- Supplied passage:
Introduction

This document summarizes the exploratory analysis performed on a corpus of documents. The objective of the proyect is to develop and implement a text prediction algorithm. The idea is to provide the user with predictions for the next words to be typed in, based on the last words typed by the user.

Data comes from a corpus called HC Corpora. The corpora includes documents crawled from public sites such as twitter, blogs, and news entries.
R packages used in this proyect are tm and slam. tm is a suite of text mining functions. For a quick overview of the functions included in the tm package, visit this link. In this proyect we use the function to convert a vector of documents into a corpus and then we use the function to convert that corpus into a document term matrix (DTM). This latter has the option to tokenize using custom functions. After te DTM is constructed, the slam package is used to sum over the columns of that sparce matrix and create a vector of n-grams and their frecuencies in all the documents.

[Entries on spatial positioning]
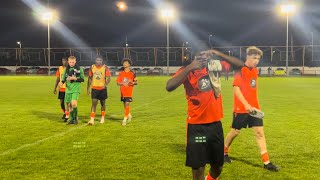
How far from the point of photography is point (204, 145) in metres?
4.52

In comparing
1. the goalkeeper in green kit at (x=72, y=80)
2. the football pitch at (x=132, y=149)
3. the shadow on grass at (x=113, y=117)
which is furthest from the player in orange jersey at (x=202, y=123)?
the shadow on grass at (x=113, y=117)

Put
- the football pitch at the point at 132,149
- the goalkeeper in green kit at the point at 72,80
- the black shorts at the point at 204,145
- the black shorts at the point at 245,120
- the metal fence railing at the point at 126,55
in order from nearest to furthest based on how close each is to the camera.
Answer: the black shorts at the point at 204,145 < the football pitch at the point at 132,149 < the black shorts at the point at 245,120 < the goalkeeper in green kit at the point at 72,80 < the metal fence railing at the point at 126,55

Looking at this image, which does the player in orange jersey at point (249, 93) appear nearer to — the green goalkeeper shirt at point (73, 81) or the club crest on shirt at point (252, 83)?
the club crest on shirt at point (252, 83)

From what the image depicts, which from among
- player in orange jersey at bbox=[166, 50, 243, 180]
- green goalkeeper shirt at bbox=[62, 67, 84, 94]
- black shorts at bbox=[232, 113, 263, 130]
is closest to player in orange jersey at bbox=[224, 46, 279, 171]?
black shorts at bbox=[232, 113, 263, 130]

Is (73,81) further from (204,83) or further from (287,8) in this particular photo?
(287,8)

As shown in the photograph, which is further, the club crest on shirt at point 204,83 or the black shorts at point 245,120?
the black shorts at point 245,120

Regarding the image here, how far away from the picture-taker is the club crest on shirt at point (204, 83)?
453 cm

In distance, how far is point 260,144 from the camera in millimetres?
6859

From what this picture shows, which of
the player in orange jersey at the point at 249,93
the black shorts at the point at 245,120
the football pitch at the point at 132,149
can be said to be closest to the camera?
the player in orange jersey at the point at 249,93

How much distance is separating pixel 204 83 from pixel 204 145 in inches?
28.3

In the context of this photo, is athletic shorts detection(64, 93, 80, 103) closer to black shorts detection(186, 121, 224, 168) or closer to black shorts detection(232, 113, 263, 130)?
black shorts detection(232, 113, 263, 130)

- Set task A: List the public sources from which, according to the text-prediction analysis summary, the documents in the corpus were crawled.
- Set task B: Continue the summary of the text-prediction analysis, picking up after its final sentence.

- Right answer A: twitter, blogs, news entries

- Right answer B:
Preprocessing: only profanities and punctuation are removed. Stopwords are left in order to also predict their use. However, this might generate noise to the performance and therefore, during the next stage of the proyect, an alternative would be to explore models without stopwords.

Load Data & Summary

We load the data for blogs, tweets, and news, and sample each collection to reduce the size of the whole corpus. We only take 5% of every collection of documents.

Basic Summary

The following table summarizes the number of documents (lines) on each source table (blogs, news, and tweets), the total number of words on each collection of documents and the average number of words per line (or document). For instance, the blogs collection contains close to 900,000 lines or documents and a total word count of over 38 million. On average, each line in this collection contains 42 words.

sourceDoc	numberLines	totalNumberWords	meanNumberWords
Blogs	899288	38370723	42.67
Tweets	2360148	31149374	13.2
News	1010242	35783083	35.42

Cleaning and Preprocessing

Corpus and inspection

all.docs.sample <- c(blogs.sample,twitter.sample,news.sample)

library(tm)
# Create a volatile corpus
docs.s <- VCorpus(VectorSource(all.docs.sample))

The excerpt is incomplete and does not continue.